── SUPPLIED RECORDS ──

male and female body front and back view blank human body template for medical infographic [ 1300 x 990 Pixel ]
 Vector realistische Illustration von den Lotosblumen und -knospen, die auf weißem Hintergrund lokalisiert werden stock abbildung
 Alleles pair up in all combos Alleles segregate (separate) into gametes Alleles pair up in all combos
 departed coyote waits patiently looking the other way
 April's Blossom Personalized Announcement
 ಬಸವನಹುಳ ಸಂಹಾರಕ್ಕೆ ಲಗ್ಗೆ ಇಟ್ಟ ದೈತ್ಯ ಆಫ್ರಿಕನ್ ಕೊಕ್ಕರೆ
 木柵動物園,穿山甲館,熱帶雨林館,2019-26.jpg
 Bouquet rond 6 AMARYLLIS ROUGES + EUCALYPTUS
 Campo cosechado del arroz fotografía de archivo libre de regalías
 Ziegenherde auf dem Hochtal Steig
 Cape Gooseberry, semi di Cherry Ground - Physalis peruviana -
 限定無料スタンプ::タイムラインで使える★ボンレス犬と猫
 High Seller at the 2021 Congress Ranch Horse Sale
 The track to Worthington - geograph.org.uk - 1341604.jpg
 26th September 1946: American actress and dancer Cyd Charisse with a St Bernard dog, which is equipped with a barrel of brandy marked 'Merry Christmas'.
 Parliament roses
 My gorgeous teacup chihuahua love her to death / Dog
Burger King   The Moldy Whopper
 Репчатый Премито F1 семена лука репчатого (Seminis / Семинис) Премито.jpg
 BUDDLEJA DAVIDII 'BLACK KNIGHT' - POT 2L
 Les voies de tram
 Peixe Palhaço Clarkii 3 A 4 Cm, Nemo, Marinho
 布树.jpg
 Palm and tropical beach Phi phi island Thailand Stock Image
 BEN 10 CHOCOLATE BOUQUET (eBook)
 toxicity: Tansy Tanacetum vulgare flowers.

───

• WHAT TO WORK ON: Return all the lines shown above, word for word.

• SOLUTION TO THIS TASK:
male and female body front and back view blank human body template for medical infographic [ 1300 x 990 Pixel ]
 Vector realistische Illustration von den Lotosblumen und -knospen, die auf weißem Hintergrund lokalisiert werden stock abbildung
 Alleles pair up in all combos Alleles segregate (separate) into gametes Alleles pair up in all combos
 departed coyote waits patiently looking the other way
 April's Blossom Personalized Announcement
 ಬಸವನಹುಳ ಸಂಹಾರಕ್ಕೆ ಲಗ್ಗೆ ಇಟ್ಟ ದೈತ್ಯ ಆಫ್ರಿಕನ್ ಕೊಕ್ಕರೆ
 木柵動物園,穿山甲館,熱帶雨林館,2019-26.jpg
 Bouquet rond 6 AMARYLLIS ROUGES + EUCALYPTUS
 Campo cosechado del arroz fotografía de archivo libre de regalías
 Ziegenherde auf dem Hochtal Steig
 Cape Gooseberry, semi di Cherry Ground - Physalis peruviana -
 限定無料スタンプ::タイムラインで使える★ボンレス犬と猫
 High Seller at the 2021 Congress Ranch Horse Sale
 The track to Worthington - geograph.org.uk - 1341604.jpg
 26th September 1946: American actress and dancer Cyd Charisse with a St Bernard dog, which is equipped with a barrel of brandy marked 'Merry Christmas'.
 Parliament roses
 My gorgeous teacup chihuahua love her to death / Dog
Burger King   The Moldy Whopper
 Репчатый Премито F1 семена лука репчатого (Seminis / Семинис) Премито.jpg
 BUDDLEJA DAVIDII 'BLACK KNIGHT' - POT 2L
 Les voies de tram
 Peixe Palhaço Clarkii 3 A 4 Cm, Nemo, Marinho
 布树.jpg
 Palm and tropical beach Phi phi island Thailand Stock Image
 BEN 10 CHOCOLATE BOUQUET (eBook)
 toxicity: Tansy Tanacetum vulgare flowers.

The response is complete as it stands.